Record Review - 4 December 12 2001

This must be what they mean by meta. The highest of the many high points on Liverpool quartet Clinic's perfect Internal Wrangler (the group's second album, and the first to be released in America) comes at the climax of "Distortions," a buzzing, soaring ballad two-thirds into the album. Over a tinny beatbox and thin organ drone, vocalist Ade Blackburn dolefully beseeches, "Free of distortions/Free of distortions."

It's a wish for a life less complicated, and — here's where the meta comes in — it comes in the middle of an album whose sonic calling card is the trebly fuzzbox guitars of songs like "C.Q." and "Hippy Death Suite."

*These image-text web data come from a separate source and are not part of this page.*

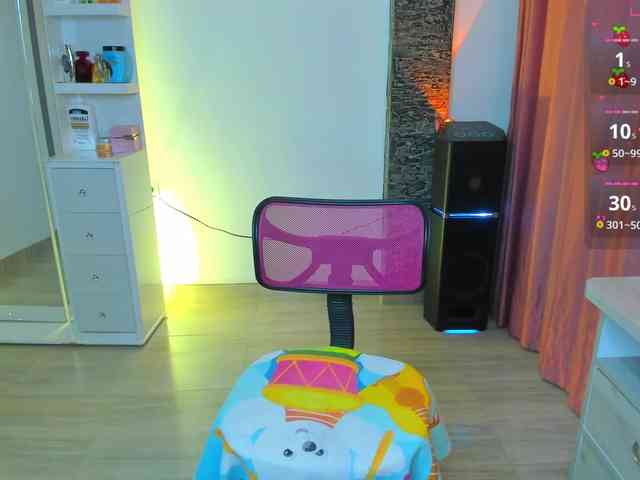 Brunette-Of-Your-Dreams webcam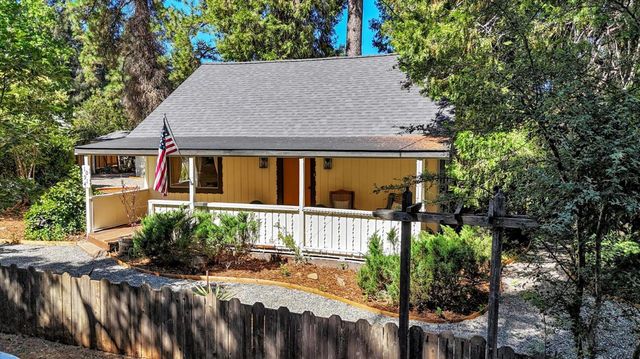 10914 Bettcher Ct, Grass Valley, CA 95945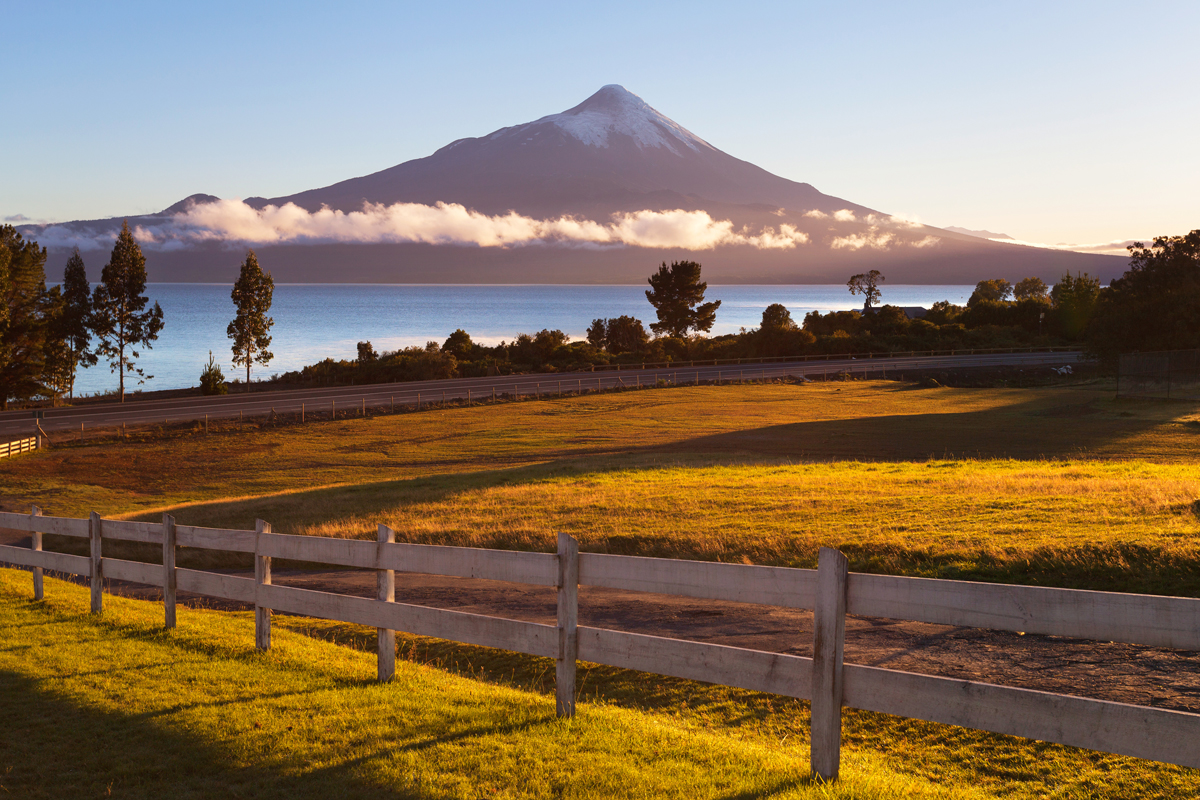 Puerto Varas, llanyauihue Lake, Chile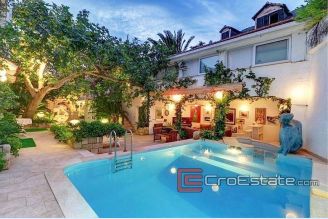 01 4146 30 Brac Villa For Sale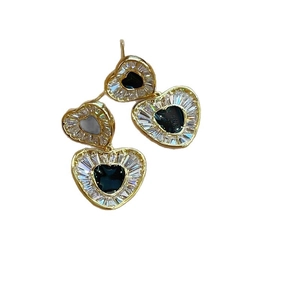 Boucles d'oreilles vintage doubles cœurs avec zircons micro-sertis et émail noir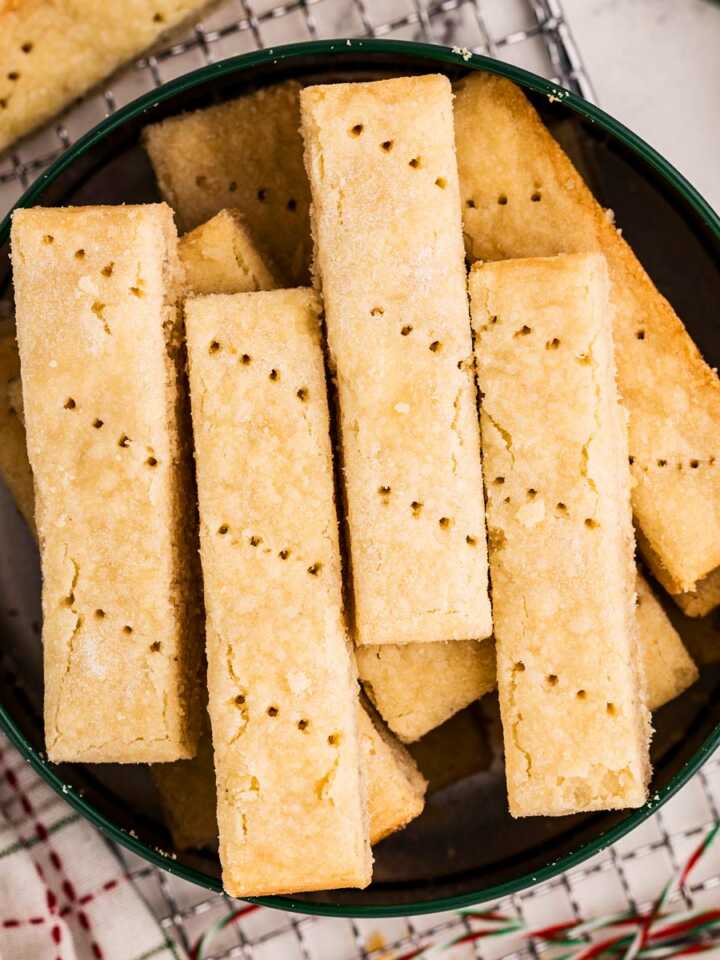 overhead view of shortbread fingers in cookie tin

There's lots of musical cross-referencing happening on Internal Wrangler, from "The Return of Evil Bill" and "T.K." calling to mind a three-way sound-clash between Augustus Pablo, Ennio Morricone and Wire, to the Hammer horror organ (via Bernie Worrell's more macabre Funkadelic work) of "DJ Shangri-La," to the doleful Velvet Underground-ish ballad, "Earth Angel."

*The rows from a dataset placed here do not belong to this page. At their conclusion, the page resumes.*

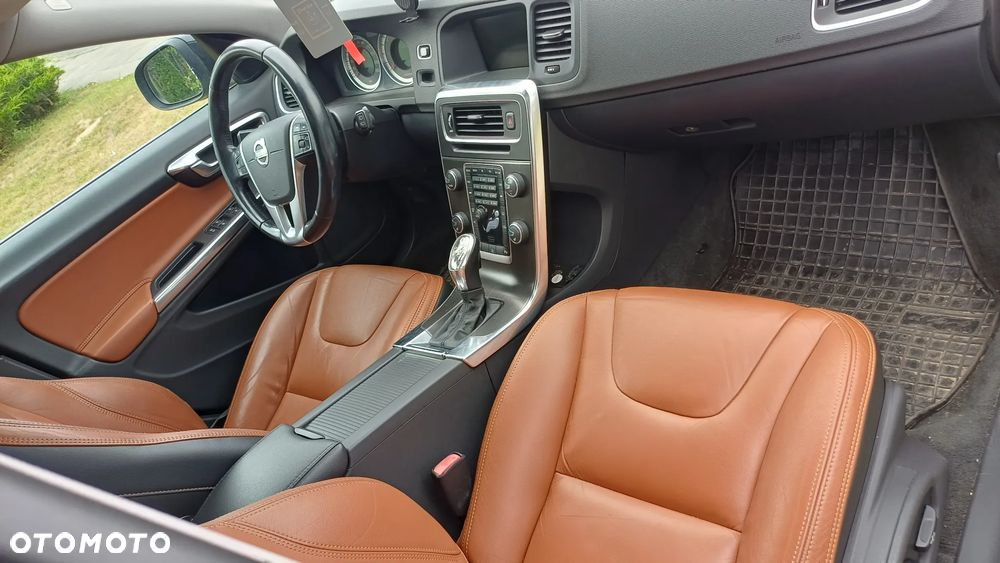 Volvo V60 - 10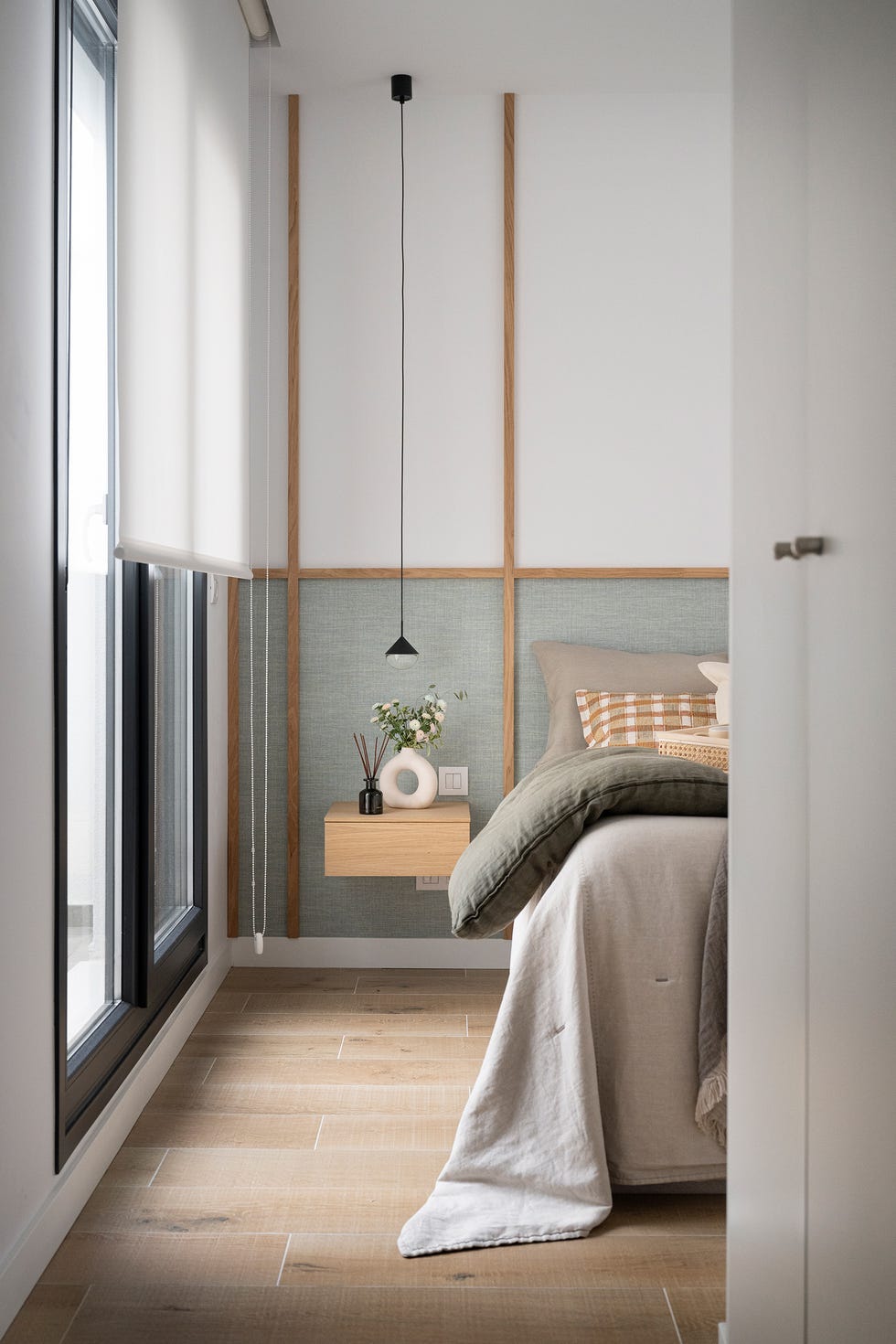 dormitorio con cabecero hecho con listones de madera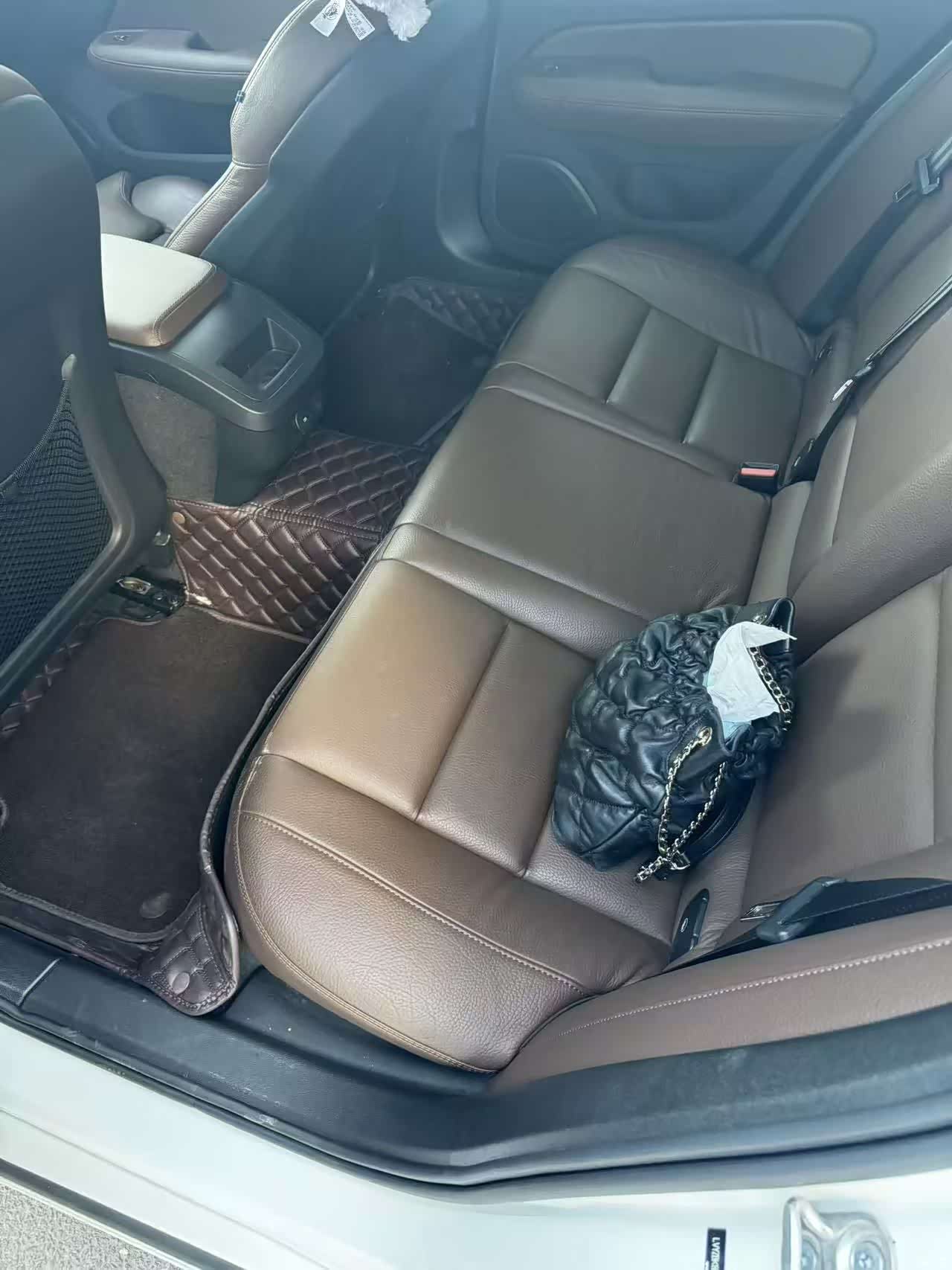 Volvo S60, 2022 6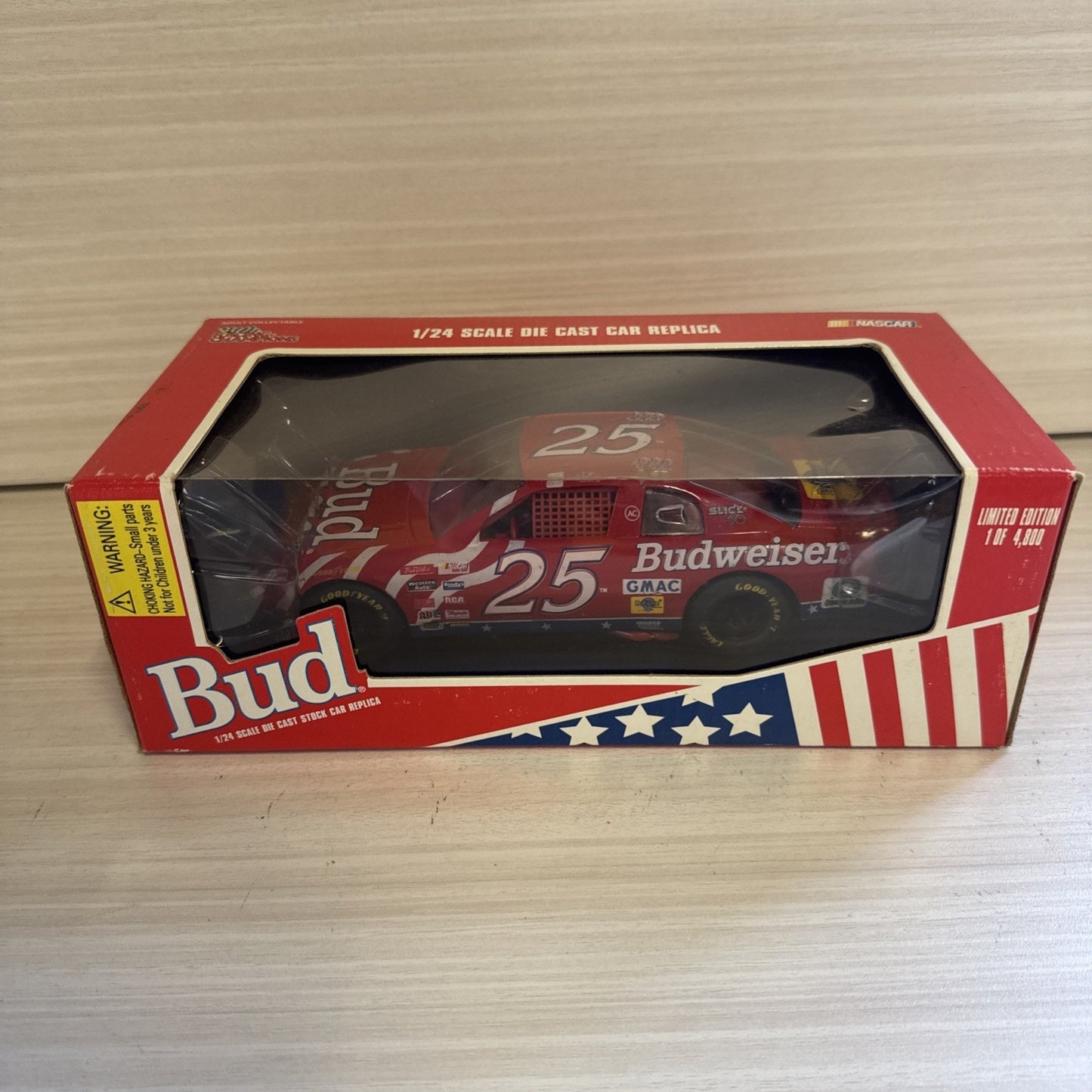 1996 Racing Champions 1:24 Ken Schrader #25 Budweiser Monte Carlo – NIB NASCAR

And it's hard not to think of Radiohead — albeit if that combo were a punky surf-garage band with a more fully developed sense of musical mischief, not to mention rhythm. True, it's not really singer Ade Blackburn's fault that his beseeching voice resembles that of Thom Yorke. But his mincing whine comes across with a sneer at nearly every turn — the engaging, even cute sneer of an 8-year-old with a Mohawk and leather jacket — as opposed to Yorke's like-it-or-not weight-of-the-world moan. When Internal Wrangler's 32 minutes are up, there's nothing to do but hit repeat and experience it all anew.